PoiButton e Schumacher mentre Massa scatterà soltanto dal nono posto. Subito la notizia nuda e cruda per poi elencare alcuni fatti meno evidenti che emergono dalla pole del Gp spagnolo. 1) Era una sorta di nuovo inizio di stagione, con la maggior parte delle macchine che si presentavano al via pesantemente modificate. Alla luce delle prestazioni, gli altri - Mercedes in particolare - hanno sviluppato più e meglio della Ferrari. 2) A proposito di Mercedes: l'allungamento del passo della vettura sembra aver risvegliato le qualità di Schumacher, che ha ottenuto da Ross Brawn una monoposto col peso più sbilanciato sulle ruote anteriori rispetto alla prima versione.
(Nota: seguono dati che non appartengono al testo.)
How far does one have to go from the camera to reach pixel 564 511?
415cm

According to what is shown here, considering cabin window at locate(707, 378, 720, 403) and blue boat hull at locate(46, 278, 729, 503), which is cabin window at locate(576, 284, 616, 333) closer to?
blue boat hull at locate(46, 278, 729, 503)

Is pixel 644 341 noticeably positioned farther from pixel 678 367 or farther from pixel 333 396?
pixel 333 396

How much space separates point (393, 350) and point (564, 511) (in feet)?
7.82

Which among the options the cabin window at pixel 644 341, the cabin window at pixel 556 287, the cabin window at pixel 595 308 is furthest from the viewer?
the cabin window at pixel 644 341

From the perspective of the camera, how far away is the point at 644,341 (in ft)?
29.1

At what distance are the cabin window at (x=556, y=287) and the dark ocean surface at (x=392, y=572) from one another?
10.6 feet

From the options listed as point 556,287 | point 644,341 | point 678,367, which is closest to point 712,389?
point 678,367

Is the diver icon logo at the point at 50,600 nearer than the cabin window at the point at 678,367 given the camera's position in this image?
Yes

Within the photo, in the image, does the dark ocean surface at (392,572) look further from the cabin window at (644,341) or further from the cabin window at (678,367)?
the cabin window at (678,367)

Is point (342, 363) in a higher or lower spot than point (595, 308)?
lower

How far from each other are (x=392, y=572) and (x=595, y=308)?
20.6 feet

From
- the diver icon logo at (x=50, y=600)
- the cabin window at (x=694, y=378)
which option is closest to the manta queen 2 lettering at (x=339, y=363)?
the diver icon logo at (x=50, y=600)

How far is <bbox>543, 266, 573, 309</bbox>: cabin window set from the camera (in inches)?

Con queste modifiche il kaiser è finito per la prima volta davanti a Rosberg e sembra volerla fare pagare ai detrattori dei primi quattro Gp. 3) Di nuovo Ferrari: le qualifiche di ieri hanno chiarito forse definitivamente i ruoli all'interno del Cavallino. I sei decimi rifilati da Alonso a Massa non sono propriamente una sciocchezza. 4) Ancora Ferrari: il sistema «F-duct» copiato dalla McLaren funziona, non a caso con oltre 310 km/h le Rosse sono state le più veloci in rettilineo. Ma scrutando le altissime velocità di punta della Hispania di Senna e quelle assai più modeste delle Red Bull, si comprende come la rapidità sia molto meno decisiva dell'efficienza aerodinamica. 5) Ci sono quattro campioni del mondo in seconda e terza fila: occhio a quello che potrà succedere alla prima curva. 6) Se oggi si dovesse pronosticare un vincitore per il Mondiale 2010, sarebbe meglio che chiunque non guidi una Red Bull facesse le valigie e se ne tornasse a casa. Il distacco di quasi un secondo imposto a tutti gli avversari è un'enormità. Ma Barcellona, con i suoi curvoni veloci nella parte centrale della pista, rappresenta il terreno ideale per le macchine «energetiche». Che sono le migliori monoposto dall'inizio del Mondiale, ma casualmente non sono in testa né alla classifica piloti né a quella costruttori. Per problemi di affidabilità e di strategie. Quindi gli avversari, Ferrari in primis, se la smettono di commettere sciocchezze possono giocarsela. 7) Oggi, tanto per cambiare, probabilmente pioverà. Quindi in gara, a partire dalle 14 con diretta su Rai Uno, tutto quello detto finora potrebbe non avere più alcun senso.